PROBLEM TO SOLVE:
Using the material below, return exactly the lines between the one holding "Loose Diamonds eBook" and the one holding "the second noble", inclusive, and no others.

AVAILABLE DATA:
---
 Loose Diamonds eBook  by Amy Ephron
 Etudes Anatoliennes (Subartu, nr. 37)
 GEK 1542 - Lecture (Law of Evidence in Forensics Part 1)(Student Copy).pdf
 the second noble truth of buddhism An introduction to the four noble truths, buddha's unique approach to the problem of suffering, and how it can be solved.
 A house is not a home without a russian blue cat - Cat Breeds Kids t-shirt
---
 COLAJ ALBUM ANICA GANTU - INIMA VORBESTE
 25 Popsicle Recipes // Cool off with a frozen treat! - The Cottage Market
---
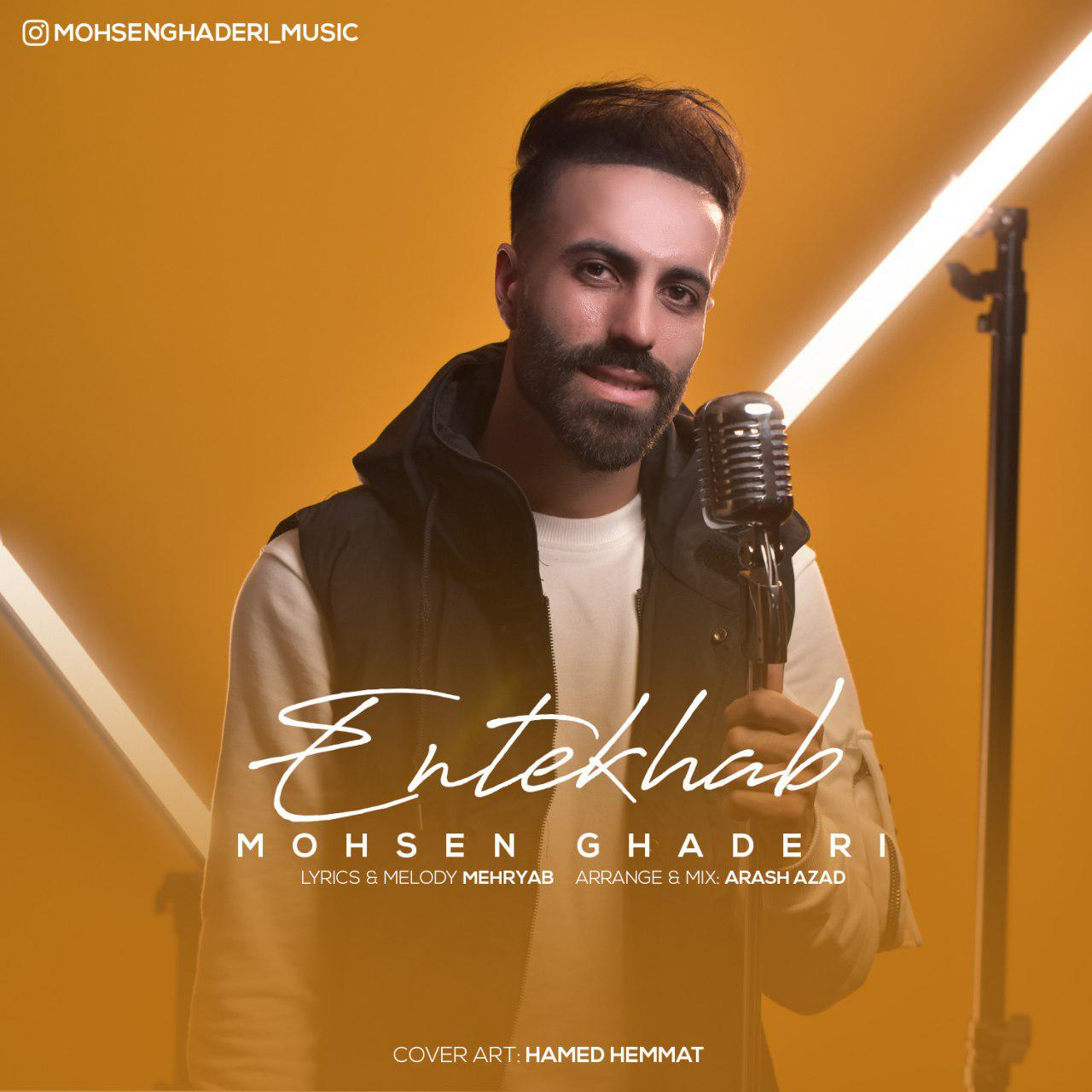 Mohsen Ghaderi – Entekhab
---
EXPECTED ANSWER:
 Loose Diamonds eBook  by Amy Ephron
 Etudes Anatoliennes (Subartu, nr. 37)
 GEK 1542 - Lecture (Law of Evidence in Forensics Part 1)(Student Copy).pdf
 the second noble truth of buddhism An introduction to the four noble truths, buddha's unique approach to the problem of suffering, and how it can be solved.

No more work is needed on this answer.